For the traveling diabetic, overnight stays and short trips should not cause any real anxieties, other than if you are newly diagnosed or the diabetic is a young child. For adults, short trips are easy enough. You will need to take all your normal stuff with you, and might need to remember to take your long-acting insulin with you as well.

Check your supplies before you go – do you have enough blood test sensors to last you? Enough insulin and a hypo treatment (just in case). Longer trips and overseas travel need a bit more fore-thought and planning. Two weeks’ before you go, put a date in your diary to check all your supplies and to get any extra you may need from your GP.

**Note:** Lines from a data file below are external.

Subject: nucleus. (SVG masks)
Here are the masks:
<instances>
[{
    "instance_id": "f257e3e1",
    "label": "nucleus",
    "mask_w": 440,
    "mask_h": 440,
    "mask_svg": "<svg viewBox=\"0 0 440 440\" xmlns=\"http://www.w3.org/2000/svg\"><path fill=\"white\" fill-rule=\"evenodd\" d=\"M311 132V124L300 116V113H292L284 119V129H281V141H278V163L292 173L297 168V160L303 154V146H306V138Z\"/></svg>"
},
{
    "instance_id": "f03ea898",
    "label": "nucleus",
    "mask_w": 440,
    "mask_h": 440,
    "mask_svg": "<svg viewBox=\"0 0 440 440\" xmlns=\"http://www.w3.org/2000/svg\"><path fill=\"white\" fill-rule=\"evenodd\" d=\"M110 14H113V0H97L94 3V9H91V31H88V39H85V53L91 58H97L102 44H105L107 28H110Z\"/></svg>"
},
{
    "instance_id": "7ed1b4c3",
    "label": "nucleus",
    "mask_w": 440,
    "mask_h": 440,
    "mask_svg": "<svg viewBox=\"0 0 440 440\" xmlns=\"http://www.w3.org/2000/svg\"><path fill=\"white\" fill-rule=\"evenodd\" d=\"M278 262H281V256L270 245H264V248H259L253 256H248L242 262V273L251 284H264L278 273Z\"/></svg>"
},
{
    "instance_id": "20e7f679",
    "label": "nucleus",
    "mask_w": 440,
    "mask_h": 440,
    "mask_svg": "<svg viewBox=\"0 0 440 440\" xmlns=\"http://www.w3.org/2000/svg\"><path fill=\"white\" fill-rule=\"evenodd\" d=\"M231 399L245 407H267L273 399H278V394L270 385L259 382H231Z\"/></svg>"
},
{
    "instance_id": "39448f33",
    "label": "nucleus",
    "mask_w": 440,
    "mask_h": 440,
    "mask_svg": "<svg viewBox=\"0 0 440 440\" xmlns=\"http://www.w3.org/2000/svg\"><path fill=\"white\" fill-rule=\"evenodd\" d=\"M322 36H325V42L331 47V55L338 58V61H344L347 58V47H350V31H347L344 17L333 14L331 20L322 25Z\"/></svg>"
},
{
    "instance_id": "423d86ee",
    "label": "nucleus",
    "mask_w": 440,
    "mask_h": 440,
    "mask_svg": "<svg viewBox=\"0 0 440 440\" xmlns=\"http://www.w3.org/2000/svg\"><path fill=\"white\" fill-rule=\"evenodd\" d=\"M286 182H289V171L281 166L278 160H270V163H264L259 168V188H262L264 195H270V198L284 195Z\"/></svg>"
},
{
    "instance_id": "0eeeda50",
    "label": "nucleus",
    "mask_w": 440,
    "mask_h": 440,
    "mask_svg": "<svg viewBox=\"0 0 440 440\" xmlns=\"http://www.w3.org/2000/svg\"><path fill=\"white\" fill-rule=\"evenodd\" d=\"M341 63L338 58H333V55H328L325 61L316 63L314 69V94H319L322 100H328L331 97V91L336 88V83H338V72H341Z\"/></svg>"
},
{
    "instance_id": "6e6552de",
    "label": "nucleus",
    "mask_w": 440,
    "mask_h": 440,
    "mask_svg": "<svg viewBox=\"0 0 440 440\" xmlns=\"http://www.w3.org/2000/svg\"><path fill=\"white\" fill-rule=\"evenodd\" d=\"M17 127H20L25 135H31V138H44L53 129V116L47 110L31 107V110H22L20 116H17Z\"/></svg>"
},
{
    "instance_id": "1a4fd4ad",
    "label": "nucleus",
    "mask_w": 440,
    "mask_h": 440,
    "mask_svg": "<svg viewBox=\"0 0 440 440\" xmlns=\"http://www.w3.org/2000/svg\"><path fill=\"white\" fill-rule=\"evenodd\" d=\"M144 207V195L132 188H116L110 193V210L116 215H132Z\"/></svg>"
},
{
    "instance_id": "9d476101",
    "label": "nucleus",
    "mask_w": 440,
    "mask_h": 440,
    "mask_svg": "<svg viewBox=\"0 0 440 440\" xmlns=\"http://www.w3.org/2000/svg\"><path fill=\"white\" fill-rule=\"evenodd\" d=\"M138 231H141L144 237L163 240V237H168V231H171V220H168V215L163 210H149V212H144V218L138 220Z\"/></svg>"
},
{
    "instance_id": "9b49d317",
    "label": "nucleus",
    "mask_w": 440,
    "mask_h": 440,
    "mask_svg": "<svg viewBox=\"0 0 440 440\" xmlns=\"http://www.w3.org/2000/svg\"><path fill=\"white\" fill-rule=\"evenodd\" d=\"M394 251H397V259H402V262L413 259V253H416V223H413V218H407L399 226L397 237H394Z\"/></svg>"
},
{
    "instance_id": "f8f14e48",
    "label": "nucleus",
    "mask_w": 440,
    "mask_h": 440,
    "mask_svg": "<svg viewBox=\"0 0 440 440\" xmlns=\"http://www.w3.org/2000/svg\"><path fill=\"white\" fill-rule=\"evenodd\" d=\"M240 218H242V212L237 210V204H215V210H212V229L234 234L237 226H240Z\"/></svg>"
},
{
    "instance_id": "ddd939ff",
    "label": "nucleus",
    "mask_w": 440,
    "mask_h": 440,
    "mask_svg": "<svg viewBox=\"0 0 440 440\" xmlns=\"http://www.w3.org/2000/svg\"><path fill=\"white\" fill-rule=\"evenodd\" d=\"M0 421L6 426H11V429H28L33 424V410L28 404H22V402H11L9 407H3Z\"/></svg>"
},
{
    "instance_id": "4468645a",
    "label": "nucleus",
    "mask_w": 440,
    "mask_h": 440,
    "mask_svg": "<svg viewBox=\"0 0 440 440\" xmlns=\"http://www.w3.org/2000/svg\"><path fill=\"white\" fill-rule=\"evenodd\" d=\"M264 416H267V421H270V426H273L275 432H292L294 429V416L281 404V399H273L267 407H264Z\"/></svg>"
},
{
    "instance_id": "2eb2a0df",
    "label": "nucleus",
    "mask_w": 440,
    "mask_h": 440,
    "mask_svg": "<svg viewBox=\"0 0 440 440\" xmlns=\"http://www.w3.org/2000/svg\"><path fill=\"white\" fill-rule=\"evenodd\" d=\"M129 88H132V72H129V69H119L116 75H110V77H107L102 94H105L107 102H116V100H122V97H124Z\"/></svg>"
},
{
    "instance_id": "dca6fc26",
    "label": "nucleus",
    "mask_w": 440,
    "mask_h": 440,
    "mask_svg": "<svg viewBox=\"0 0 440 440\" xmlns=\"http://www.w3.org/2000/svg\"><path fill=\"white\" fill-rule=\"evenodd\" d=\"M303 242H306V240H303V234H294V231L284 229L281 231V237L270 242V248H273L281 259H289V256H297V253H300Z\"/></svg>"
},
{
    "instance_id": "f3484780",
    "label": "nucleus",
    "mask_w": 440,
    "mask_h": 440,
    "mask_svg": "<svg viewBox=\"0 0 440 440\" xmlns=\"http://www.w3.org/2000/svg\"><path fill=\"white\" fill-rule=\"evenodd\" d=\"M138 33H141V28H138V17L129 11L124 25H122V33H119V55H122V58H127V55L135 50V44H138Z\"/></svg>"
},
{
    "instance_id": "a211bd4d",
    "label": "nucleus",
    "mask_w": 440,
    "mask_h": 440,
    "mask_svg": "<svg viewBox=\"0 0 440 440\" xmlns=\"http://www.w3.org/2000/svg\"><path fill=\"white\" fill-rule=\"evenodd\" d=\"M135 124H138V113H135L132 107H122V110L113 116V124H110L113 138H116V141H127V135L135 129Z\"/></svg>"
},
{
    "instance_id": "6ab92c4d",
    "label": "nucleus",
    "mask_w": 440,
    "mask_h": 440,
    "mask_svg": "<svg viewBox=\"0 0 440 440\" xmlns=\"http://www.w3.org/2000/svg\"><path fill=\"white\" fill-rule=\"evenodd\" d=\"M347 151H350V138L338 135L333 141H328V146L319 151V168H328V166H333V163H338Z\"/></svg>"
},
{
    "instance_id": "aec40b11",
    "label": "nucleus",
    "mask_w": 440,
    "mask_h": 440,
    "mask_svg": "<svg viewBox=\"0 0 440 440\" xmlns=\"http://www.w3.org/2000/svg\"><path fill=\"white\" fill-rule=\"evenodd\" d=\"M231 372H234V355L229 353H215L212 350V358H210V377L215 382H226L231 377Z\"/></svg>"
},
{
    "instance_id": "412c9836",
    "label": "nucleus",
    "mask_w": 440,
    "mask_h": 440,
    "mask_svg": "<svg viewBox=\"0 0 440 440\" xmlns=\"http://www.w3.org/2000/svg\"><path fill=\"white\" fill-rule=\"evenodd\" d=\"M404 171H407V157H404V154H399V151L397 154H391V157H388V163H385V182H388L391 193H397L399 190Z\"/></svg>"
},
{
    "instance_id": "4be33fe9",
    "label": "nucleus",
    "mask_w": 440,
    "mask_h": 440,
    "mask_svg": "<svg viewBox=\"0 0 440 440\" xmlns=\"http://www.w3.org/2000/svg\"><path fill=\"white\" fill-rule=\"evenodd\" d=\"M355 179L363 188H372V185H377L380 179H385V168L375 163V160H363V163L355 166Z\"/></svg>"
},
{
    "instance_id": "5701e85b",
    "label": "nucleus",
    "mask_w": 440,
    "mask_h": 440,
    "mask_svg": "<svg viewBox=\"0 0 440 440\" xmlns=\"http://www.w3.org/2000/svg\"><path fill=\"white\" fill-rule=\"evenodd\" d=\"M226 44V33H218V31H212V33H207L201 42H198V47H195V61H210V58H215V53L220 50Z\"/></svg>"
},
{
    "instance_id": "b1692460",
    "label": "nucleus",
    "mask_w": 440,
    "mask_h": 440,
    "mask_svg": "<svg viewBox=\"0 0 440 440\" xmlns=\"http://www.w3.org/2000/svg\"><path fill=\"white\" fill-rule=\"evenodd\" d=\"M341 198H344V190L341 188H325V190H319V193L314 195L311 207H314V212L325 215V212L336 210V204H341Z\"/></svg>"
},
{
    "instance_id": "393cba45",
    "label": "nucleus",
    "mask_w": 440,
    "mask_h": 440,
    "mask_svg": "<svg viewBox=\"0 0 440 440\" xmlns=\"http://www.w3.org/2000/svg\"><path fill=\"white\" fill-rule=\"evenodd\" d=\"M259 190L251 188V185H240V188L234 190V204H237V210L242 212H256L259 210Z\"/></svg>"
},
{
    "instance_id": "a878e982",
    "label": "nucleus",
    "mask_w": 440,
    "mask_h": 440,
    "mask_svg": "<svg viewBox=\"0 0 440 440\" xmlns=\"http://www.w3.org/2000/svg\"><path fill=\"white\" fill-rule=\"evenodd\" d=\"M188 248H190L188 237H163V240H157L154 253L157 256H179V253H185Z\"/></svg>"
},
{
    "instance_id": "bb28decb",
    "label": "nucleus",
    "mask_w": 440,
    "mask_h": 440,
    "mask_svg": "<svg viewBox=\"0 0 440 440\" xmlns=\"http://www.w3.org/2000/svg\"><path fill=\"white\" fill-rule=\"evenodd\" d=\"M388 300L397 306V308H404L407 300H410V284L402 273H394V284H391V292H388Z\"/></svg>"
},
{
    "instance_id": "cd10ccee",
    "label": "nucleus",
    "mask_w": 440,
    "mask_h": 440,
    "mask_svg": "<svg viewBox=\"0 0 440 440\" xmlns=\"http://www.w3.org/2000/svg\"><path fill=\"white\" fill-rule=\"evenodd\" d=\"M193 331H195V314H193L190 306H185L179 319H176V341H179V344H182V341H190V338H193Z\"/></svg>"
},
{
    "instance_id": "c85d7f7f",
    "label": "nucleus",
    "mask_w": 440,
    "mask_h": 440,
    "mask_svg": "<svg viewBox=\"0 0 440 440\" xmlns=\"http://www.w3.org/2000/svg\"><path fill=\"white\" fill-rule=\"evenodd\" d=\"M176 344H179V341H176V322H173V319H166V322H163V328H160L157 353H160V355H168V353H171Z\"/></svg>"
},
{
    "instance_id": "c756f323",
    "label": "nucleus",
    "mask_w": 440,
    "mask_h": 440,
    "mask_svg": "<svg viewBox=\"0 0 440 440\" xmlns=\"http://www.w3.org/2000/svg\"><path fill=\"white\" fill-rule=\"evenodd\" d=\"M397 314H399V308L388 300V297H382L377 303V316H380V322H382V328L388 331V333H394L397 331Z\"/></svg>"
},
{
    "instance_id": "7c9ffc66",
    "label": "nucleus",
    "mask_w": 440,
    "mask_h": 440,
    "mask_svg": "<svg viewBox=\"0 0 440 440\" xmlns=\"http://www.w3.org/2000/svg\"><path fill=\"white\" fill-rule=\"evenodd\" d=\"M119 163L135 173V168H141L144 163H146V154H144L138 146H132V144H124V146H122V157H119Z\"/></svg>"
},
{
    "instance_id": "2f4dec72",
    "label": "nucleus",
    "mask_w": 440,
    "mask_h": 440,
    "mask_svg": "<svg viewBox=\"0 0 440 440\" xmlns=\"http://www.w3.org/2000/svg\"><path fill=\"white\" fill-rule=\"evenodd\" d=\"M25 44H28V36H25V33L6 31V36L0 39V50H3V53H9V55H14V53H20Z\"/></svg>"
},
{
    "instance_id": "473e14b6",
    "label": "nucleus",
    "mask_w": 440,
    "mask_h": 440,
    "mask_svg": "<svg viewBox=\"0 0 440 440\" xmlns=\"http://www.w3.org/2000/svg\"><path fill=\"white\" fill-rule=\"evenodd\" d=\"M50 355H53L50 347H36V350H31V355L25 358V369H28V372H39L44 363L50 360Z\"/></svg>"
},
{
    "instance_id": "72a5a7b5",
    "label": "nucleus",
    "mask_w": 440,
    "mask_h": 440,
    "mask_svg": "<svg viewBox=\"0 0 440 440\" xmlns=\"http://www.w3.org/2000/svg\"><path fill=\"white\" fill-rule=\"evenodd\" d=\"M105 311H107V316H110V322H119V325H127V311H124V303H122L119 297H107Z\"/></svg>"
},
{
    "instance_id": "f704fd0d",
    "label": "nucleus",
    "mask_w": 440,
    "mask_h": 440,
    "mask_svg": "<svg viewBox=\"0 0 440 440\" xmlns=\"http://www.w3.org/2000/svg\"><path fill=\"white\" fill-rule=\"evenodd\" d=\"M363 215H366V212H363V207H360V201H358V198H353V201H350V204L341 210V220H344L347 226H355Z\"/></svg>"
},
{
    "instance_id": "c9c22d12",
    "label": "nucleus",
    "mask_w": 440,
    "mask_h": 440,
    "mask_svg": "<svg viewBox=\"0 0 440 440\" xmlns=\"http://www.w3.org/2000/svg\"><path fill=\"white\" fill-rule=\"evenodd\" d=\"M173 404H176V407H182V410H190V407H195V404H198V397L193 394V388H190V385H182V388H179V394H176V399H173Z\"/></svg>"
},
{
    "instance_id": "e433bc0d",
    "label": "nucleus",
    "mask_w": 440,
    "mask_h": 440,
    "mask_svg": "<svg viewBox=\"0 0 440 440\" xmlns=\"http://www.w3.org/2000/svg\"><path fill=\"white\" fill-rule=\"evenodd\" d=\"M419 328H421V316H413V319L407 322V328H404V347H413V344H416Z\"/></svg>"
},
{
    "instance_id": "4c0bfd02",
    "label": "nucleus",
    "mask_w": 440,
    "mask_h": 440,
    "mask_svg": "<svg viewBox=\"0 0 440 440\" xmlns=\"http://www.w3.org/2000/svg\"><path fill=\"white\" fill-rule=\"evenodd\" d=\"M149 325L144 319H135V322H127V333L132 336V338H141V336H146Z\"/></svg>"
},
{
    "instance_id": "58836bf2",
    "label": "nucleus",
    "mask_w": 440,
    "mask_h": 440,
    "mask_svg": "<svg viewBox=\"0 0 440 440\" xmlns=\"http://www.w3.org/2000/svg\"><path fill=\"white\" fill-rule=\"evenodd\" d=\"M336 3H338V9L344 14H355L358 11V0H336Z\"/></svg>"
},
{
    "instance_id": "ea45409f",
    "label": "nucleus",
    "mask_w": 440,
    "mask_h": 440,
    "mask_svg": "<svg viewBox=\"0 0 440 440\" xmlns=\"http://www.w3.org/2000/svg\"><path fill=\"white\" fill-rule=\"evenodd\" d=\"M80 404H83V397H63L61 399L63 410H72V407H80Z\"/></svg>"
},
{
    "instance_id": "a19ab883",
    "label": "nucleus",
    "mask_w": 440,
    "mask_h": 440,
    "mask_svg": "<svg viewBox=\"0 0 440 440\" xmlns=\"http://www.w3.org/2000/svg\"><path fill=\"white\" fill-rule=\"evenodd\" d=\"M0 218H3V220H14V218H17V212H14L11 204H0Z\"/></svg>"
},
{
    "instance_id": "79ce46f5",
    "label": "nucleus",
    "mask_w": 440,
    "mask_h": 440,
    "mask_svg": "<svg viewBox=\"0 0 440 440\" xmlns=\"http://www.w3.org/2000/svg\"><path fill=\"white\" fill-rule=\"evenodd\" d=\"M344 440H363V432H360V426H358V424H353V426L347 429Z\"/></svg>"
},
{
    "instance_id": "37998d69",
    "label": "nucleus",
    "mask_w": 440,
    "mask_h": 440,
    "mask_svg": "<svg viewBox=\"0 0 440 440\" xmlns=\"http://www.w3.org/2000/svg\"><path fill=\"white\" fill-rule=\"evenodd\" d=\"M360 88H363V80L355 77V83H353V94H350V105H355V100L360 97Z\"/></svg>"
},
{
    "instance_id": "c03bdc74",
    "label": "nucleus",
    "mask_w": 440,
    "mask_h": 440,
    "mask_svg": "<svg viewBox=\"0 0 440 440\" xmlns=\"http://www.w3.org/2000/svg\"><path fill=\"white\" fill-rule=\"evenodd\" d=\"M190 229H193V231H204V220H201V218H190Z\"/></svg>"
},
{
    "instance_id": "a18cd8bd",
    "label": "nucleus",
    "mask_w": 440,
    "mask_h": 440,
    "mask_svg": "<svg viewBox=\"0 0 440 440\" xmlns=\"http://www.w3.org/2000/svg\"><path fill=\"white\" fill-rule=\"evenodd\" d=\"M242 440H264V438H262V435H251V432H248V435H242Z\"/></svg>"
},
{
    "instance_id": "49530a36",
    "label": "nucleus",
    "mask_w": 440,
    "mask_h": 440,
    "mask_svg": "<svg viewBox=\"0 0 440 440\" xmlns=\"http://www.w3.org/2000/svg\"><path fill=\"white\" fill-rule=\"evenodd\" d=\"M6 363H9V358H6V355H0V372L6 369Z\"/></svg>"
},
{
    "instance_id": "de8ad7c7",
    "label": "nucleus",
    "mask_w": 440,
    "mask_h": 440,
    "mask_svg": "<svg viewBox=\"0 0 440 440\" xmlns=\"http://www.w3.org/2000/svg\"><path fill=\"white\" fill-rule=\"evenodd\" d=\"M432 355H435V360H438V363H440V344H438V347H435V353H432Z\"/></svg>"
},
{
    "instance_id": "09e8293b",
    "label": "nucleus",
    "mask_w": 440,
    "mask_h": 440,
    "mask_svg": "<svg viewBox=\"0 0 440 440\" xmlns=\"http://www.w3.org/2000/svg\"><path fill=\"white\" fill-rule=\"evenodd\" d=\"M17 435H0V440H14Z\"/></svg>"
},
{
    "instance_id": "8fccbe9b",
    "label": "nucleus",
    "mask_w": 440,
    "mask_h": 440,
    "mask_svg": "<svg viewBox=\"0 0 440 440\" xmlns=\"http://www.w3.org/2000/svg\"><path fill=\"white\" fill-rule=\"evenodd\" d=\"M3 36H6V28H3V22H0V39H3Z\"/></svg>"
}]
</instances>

With security now such an issue, it’s good to keep all your diabetes kit and medication in one place that you can easily access and show to anyone who may need to see it at customs. As diabetes is now quite common, you should not have real issues with this in the UK, US and many Western countries.

Keep your insulin in your hand luggage. It must not go in the hold of an airplane as it may freeze which would make it inactive. If it goes in the hold it could freeze and it will be deactivated. It’s also good practice to keep your medications with you so they are not lost. The last thing you need is medical equipment going missing with lost luggage. Keep it with you, keep it safe, don’t let it get too hot or cold and you’ll be fine.

Keeping insulin cool
The main information on how you need to look after your insulin supplies will come from the makers of the insulin itself. Each bottle or box of cartridges has an information sheet in it. You can also check with your diabetes nurse and GP, but in the main if you use some common sense and keep your insulin away from extremes of temperature, you should be OK. When it’s not in use (unopened and not in an insulin pen), it should be kept in a fridge. If it’s in use – an open bottle of insulin or a cartridge already loaded into a pen, the insulin should be fine at room temperature for a few weeks.

If you think it necessary, there are specialist bags and carry cases that keep insulin cool and there are even mini-fridges that you can plug into the car to keep insulin cool if you are traveling in very hot countries.